Volevo scrivere qualcosa di simil istituzionale sulla giornata del 26 settembre, giornata di apertura straordinaria della biblioteca, tutto il giorno, e di iniziative assortite. Ma non lo farò. Non dirò che al mattino c'erano circa quaranta bambini a partecipare all'inaugurazione del laboratorio di lettura di quest'anno; non dirò che poi altrettante persone, equamente divise tra adulti e non, hanno condiviso un pasto eco-equo-solidale-autoprodotto tra gli scaffali dei libri e la veranda; non dirò che nel pomeriggio abbiamo aperto la mostra fotografica e scoperto che anche in foto il posto in cui viviamo può essere molto bello da vedere; non dirò, infine, che La Cassa è anche un luogo dove molta gente normale (si fa per dire) ci da dentro a scrivere poesie e racconti e romanzi che poi a sentirli leggere da uno del mestiere sembrano (sono) anche belli.

Ecco, finita la preterizione.
 

Sabato 26 settembre, dicevo, tra la mezza e le tre in biblioteca c'erano quaranta persone, anzi più di quaranta, diciamo venti adulti e venticinque bambini. E tutti avevano portato qualcosa da mangiare o da bere: salatini, insalate, cous cous, tartine, una zuppa di zucca, formaggi, torte salate, salame, vino, succhi di frutta, guaranito, cose così. E tutti aiutavano a preparare, a servire, a mettere in tavola, a versare da bere. Era il buffet letterario, ovvero una cosa che era stata pubblicizzata, quel poco, così: buffet letterario con prodotti a km.0 ed equo solidali; chi vuole partecipare deve portare cibo da condividere e un brano letterario da leggere: filastrocche, poesie, racconti, preferibilmente a sfondo culinario e soprattutto ... ricette!
 

Ora, siamo onesti, io sapevo che un po' di persone per mangiare sarebbero venute, ma l'altro aspetto, a dirla tutta, non ci credevo nemmeno io che l'avevo pensato (o forse l'aveva pensato mia moglie, va bè).

Voi ci avreste creduto? Voi avreste creduto che senza coercizione qualcuno sarebbe venuto munito di teglia o insalatiera ricolma, ma anche di versi in rima da leggere davanti a tutti? Di salame e vino rosso, ma anche di lubriche ricette immaginifiche, e conturbanti, sotto forma di racconto da quasi recitare? Di pentola fumante e di poesia? Di pane fatto in casa e di letteratura da asporto?

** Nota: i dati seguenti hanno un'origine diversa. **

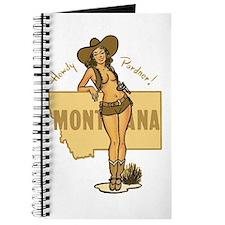Vintage Montana Pinup Journal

Io no, eppure. Io quasi non ci pensavo più, e invece.
 

Invece è proprio andata così: che più d'uno, non dico tutti e quaranta, no, ma più d'uno ogni tanto si alzava e apriva un libro che si era portato da casa e ci aveva messo pure il segno dentro, oppure tirava fuori un foglietto spiegazzato dalla tasca, e a un tratto iniziava a leggere. Cose varie, letteratura varia, colta e no, letta bene o letta in modo goffo, recitata o elencata in tono monocorde, ma spontaneo. Capite: spontaneamente diverse persone, diverse perché più d'una, l'ho già detto, ma anche perché proprio diverse tra di loro, si erano preparate a casa, pensando a qualche lettura fatta in passato, oppure facendo attenzione a quello che stavano leggendo in quel periodo mandando a mente un brano che avesse a che fare col cibo e facendo un'orecchietta alla pagina, oppure cercando qualcosa in internet, o inventandosi di sana pianta un testo, oppure non so.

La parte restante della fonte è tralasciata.